Rincian Latihan
Dapatkah Anda melanjutkan tulisan tentang hari raya yang jatuh pada hari Jumat, mulai sesudah kalimat terakhirnya?

Kutipan
————————
Shadow

Hari raya bertepatan hari jum’at, wajibkah sholat jum’ah? Simak penjelasannya dalam berbagai pendapat madzhab

Tafaqquh.com- Hari raya I’dul Adlha tahun ini bertepatan dengan hari Jum’at. Beredar pemahaman bahwa ketika hari raya jatuh pada hari jum’at maka gugur kewajiban jum’at. Pemahaman ini tidak seluruhnya salah, namun perlu penjelasan lebih detail agar tidak mudah bagi kita untuk meninggalkan satu ibadah dengan hanya berdasar pada pemahaman yang tidak jelas sumbernya.

Mengenai hukum jum’atan yang bertepatan pada hari raya, para ulama berbeda pendapat. Perbedaan tersebut dapat dijelaskan kurang lebih sebagai berikut.

Pendapat pertama;

Kewajiban jum’ah gugur dan dapat digantikan sholat dhuhur bagi masyarakat yang tinggal jauh dari tempat pelaksanaan jum’ah, sekiranya ia pulang dari melaksanakan sholat hari raya akan mendapatkan kesulitan (masyaqqoh) bila ia kembali lagi untuk melaksanakan sholat jum’ah.
————————
Bahan
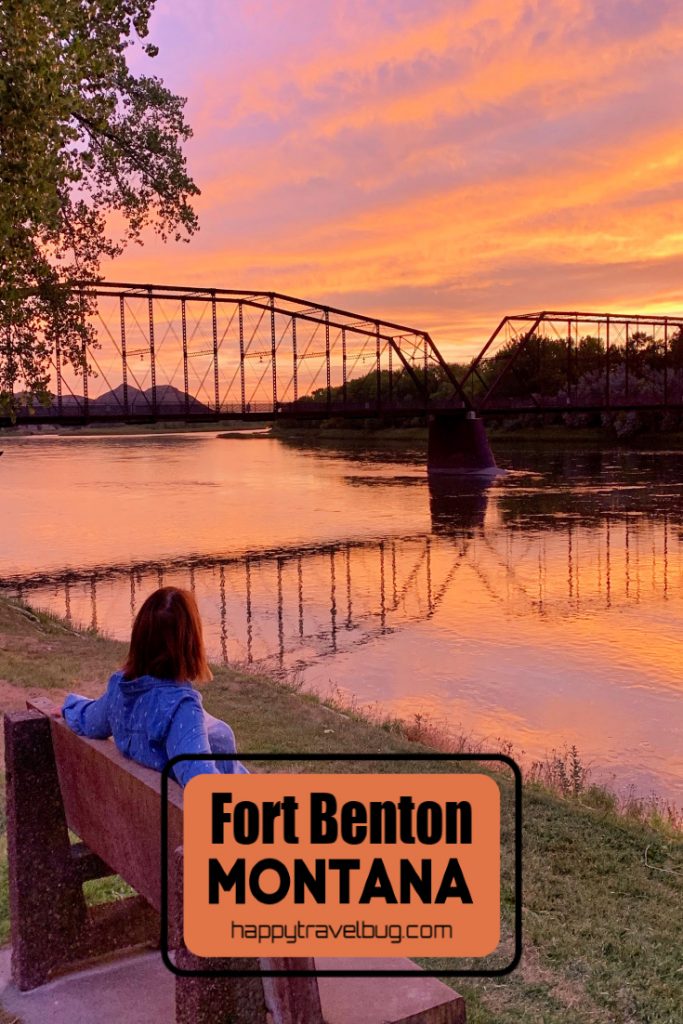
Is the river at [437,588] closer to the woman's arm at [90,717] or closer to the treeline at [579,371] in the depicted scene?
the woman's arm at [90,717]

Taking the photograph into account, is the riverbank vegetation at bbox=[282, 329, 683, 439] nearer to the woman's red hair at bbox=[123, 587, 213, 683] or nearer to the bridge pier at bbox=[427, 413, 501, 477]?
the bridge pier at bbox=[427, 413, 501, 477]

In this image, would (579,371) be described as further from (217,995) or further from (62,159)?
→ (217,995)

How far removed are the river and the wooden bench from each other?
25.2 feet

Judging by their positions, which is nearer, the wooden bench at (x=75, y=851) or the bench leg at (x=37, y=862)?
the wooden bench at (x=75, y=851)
————————
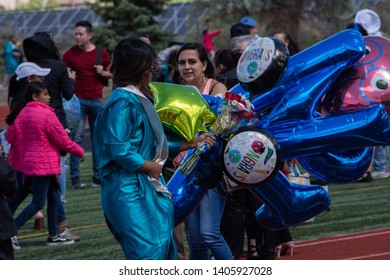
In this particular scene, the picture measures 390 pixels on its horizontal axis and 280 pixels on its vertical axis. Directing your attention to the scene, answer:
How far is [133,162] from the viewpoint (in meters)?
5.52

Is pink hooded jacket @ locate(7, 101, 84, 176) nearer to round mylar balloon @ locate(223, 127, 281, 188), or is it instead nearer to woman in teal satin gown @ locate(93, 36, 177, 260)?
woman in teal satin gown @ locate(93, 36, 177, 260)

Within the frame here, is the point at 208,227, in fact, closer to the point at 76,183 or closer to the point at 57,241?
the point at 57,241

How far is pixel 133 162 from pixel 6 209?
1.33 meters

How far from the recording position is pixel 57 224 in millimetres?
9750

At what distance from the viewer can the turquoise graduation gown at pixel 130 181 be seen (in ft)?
————————
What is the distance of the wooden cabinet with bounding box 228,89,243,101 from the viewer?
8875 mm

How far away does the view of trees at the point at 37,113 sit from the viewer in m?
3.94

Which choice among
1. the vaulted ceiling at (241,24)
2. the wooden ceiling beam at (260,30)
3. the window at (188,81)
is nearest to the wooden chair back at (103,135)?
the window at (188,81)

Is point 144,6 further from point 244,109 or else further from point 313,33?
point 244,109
————————
Jawaban Latihan
Pendapat ini adalah pendapat madzhab Syafi’i dan juga pendapat mayoritas ulama’. Di antara sahabat yang berpendapat seperti ini adalah Utsman bin Affan dan Umar bin Abdul Aziz.

Pendapat ini didasarkan pada atsar dari Sayyidina Utsman RA.

 قَالَ أَبُو عُبَيْدٍ ثُمَّ شَهِدْتُ الْعِيدَ مَعَ عُثْمَانَ بْنِ عَفَّانَ فَكَانَ ذَلِكَ يَوْمَ الْجُمُعَةِ فَصَلَّى قَبْلَ الْخُطْبَةِ ثُمَّ خَطَبَ فَقَالَ يَا أَيُّهَا النَّاسُ إِنَّ هَذَا يَوْمٌ قَدْ اجْتَمَعَ لَكُمْ فِيهِ عِيدَانِ فَمَنْ أَحَبَّ أَنْ يَنْتَظِرَ الْجُمُعَةَ مِنْ أَهْلِ الْعَوَالِي فَلْيَنْتَظِرْ وَمَنْ أَحَبَّ أَنْ يَرْجِعَ فَقَدْ أَذِنْتُ لَهُ

Wahai manusia, sungguh hari ini adalah hari yang di dalamnya berkumpul untuk kalian dua hari raya. Maka barang siapa yang senang untuk menunggu (dilaksanakannya) sholat jum’ah dari penduduk awali maka tunggulah! Dan siapa yang ingin pulang maka aku mengizinkannya.” (Shohih Bukhori no. 5251)

Awali adalah jamak dari aliyah, salah satu desa yang terletak sebelah timur Madinah dengan jarak kira-kira 3 mil (lihat Umdatul Qori syarh al-Bukhori).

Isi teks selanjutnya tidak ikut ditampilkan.